Imaginez un pays où le nombre d’exécutions capitales atteint son plus haut niveau depuis quinze ans, alors que jamais autant d’Américains n’ont remis en question la légitimité de cette pratique. C’est la réalité des États-Unis en cette fin d’année 2025. Un contraste saisissant qui interroge profondément sur l’évolution de la justice pénale outre-Atlantique.
Un paradoxe américain en 2025
Cette année marque un tournant inattendu dans l’histoire de la peine de mort aux États-Unis. D’un côté, les chiffres grimpent de manière spectaculaire. De l’autre, l’opinion publique poursuit une érosion lente mais inexorable. Ce décalage met en lumière les tensions entre décisions politiques et volonté populaire.
Les données parlent d’elles-mêmes et révèlent une situation complexe. Comprendre ce phénomène nécessite de plonger dans les détails régionaux, les choix politiques et les évolutions sociétales qui façonnent ce paysage contrasté.
Une explosion du nombre d’exécutions
En 2025, quarante-six personnes ont déjà été exécutées sur le sol américain. Ce chiffre représente pratiquement un doublement par rapport à la moyenne des années précédentes, qui tournait autour de vingt par an depuis une décennie. Il faut remonter à 2010 pour observer un niveau équivalent.
Deux exécutions supplémentaires restent programmées avant la fin de l’année. Ce rythme soutenu place 2025 parmi les années les plus actives en matière d’application de la peine capitale depuis le début du siècle.

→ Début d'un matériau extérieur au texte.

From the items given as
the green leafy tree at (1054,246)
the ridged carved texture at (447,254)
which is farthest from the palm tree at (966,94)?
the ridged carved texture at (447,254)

Cette hausse brutale interpelle. Elle rompt avec la tendance à la baisse observée depuis les années 2000, période où le nombre annuel culminait souvent autour de cent.

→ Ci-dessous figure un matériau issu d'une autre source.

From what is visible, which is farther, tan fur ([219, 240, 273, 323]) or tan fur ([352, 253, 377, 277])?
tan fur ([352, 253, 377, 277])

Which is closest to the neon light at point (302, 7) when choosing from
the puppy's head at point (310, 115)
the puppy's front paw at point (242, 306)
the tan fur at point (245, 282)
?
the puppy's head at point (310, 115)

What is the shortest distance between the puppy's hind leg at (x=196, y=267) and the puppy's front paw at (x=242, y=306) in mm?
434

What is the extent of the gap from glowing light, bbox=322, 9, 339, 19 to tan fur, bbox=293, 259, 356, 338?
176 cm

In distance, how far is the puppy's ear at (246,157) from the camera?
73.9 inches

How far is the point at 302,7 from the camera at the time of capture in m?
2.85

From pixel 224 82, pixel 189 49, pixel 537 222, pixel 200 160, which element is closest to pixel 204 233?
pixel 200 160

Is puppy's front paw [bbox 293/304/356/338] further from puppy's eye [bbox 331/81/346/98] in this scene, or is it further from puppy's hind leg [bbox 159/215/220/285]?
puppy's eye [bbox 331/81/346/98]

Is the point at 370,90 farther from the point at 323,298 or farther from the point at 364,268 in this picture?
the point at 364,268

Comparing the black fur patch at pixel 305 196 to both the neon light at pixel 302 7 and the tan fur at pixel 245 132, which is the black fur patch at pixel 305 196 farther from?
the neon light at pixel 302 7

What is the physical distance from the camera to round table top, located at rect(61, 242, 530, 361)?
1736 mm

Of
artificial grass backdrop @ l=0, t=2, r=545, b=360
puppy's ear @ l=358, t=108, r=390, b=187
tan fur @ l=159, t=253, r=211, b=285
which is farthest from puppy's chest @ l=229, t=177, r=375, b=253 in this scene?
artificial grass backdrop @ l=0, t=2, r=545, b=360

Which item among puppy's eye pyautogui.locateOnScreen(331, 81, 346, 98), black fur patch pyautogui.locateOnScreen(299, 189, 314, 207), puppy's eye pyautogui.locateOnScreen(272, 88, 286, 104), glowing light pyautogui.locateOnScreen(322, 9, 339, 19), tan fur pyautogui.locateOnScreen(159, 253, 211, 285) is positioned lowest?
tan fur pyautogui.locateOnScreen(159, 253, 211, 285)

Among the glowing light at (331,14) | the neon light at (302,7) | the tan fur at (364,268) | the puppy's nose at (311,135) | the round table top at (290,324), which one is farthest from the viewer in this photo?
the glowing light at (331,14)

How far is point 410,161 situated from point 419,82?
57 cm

La Floride, moteur principal de cette augmentation
Une grande partie de cette flambée s’explique par l’activité d’un seul État : la Floride. Près de 40 % des exécutions nationales y ont eu lieu cette année. Sans cet État du sud-est, 2025 ressemblerait davantage aux années précédentes en termes de volume.
Le gouverneur républicain de l’État signe personnellement les arrêtés d’exécution. Il justifie cette accélération par la nécessité de rendre justice aux familles des victimes. Cette position ferme tranche avec la retenue observée dans d’autres juridictions.
Certaines analyses politiques y voient aussi une stratégie à plus long terme. L’intéressé, qui avait tenté sans succès d’obtenir l’investiture républicaine en 2024, pourrait envisager une nouvelle candidature en 2028.
Un soutien public au plus bas
Parallèlement, le nombre de nouvelles condamnations à mort reste extrêmement faible. Seulement vingt-deux peines capitales ont été prononcées par des jurys en 2025, un chiffre proche du plus bas historique.
Cette retenue des jurys reflète une évolution profonde de l’opinion. Le soutien à la peine de mort atteint 52 %, son niveau le plus faible en cinquante ans. De nombreux jurys peinent désormais à parvenir à l’unanimité requise pour prononcer une telle sentence.
Ce fossé entre l’action de certains responsables élus et la volonté populaire apparaît de plus en plus marqué. Des condamnés exécutés cette année l’avaient été il y a plusieurs décennies, à une époque où l’adhésion à la peine capitale était bien plus forte.
Il existe un décalage évident entre les actions d’élus dans plusieurs États et ce que veut réellement la population.
Cette observation souligne la persistance de mécanismes hérités d’un passé où la peine de mort bénéficiait d’un consensus beaucoup plus large.
Une influence fédérale indirecte
Bien que les exécutions relèvent exclusivement de la compétence des États depuis 2021, l’attitude de l’exécutif fédéral semble avoir joué un rôle. L’enthousiasme affiché par le président Trump pour la peine capitale aurait encouragé certains acteurs locaux à programmer davantage d’exécutions ou à adopter des législations plus favorables.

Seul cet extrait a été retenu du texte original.